Momentum before = momentum after

#p = m_1*u_1 + m_2*u_2 = m_1*v_1 + m_2*v_2#

#(1kg)(7m/s)+(6kg)(-4m/s) = 1 kg*v_1 + 6 kg*v_2#

#7 (kg*m)/s - 24 (kg*m)/s = 1 kg*v_1 + 6 kg*v_2#

#-17 (kg*m)/s = 1 kg*v_1 + 6 kg*v_2#

Solving for #v_1#,

#v_1 = (-17 (kg*m)/s - 6 kg*v_2)/(1 kg) = -17 m/s - 6*v_2#

Going back to the kinetic energy

#1/2m_1v_1^2+1/2m_2v_2^2= # KE final which, from above, is 43.5 J.

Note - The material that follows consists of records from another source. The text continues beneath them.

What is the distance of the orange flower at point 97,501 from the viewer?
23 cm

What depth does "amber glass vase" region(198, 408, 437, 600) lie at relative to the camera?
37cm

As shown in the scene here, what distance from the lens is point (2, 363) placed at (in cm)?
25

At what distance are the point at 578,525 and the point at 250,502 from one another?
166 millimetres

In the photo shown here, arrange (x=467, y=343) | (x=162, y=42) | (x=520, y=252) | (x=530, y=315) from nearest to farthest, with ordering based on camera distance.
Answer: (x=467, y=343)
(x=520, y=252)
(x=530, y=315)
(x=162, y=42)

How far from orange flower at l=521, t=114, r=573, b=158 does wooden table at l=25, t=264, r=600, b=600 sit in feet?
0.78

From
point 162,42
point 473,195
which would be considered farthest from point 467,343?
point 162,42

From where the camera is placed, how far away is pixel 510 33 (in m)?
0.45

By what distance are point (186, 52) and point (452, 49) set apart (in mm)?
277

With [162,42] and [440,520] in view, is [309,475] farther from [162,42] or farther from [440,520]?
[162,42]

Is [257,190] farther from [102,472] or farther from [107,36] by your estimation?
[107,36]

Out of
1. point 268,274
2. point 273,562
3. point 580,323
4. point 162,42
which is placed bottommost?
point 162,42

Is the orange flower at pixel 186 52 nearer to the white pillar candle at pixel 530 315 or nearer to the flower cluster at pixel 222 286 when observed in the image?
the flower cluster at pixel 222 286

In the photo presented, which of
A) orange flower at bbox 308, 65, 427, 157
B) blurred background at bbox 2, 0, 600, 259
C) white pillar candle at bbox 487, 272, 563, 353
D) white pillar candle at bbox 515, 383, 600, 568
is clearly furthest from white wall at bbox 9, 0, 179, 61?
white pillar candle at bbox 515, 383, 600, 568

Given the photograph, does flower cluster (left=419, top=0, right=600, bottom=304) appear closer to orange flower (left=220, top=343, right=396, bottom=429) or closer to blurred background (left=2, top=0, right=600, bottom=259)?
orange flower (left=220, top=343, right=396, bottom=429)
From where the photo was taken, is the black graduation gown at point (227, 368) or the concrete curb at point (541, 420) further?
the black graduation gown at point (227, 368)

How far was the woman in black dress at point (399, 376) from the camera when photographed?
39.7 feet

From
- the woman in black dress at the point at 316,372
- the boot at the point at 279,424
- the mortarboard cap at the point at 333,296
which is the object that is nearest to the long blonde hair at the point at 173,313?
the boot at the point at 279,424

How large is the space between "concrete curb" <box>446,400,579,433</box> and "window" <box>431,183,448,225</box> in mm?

#1/2(1kg)v_1^2+1/2(6kg)v_2^2= 43.5 J#

Plugging in the expression for #v_1# from the momentum analysis,

#1/2(1kg)(-17 m/s - 6*v_2)^2+1/2(6kg)v_2^2= 43.5 J#

#1/2(1kg)(17^2 m^2/s^2 + 2*17 m/s*6*v_2 + 6^2*v_2^2)+1/2(6kg)v_2^2= 43.5 J#

#1/2(1kg)(289 m^2/s^2 + 204 m/s*v_2 + 36*v_2^2)+1/2(6kg)v_2^2= 43.5 J#

Now I will multiply thru by 2, multiply thru the first set of parentheses by that 1 kg, and substitute #J# for the combination of units #(kg*m^2)/s^2#,

#289 J + 204 (kg*m)/s*v_2 + 36 kg*v_2^2+6kg*v_2^2= 87 J#

Now, notice the units in that equation. It is clear that all terms are energy and that #v_2# will be in units of m/s when the quadratic equation is solved. Therefore I will drop the units for simplicity.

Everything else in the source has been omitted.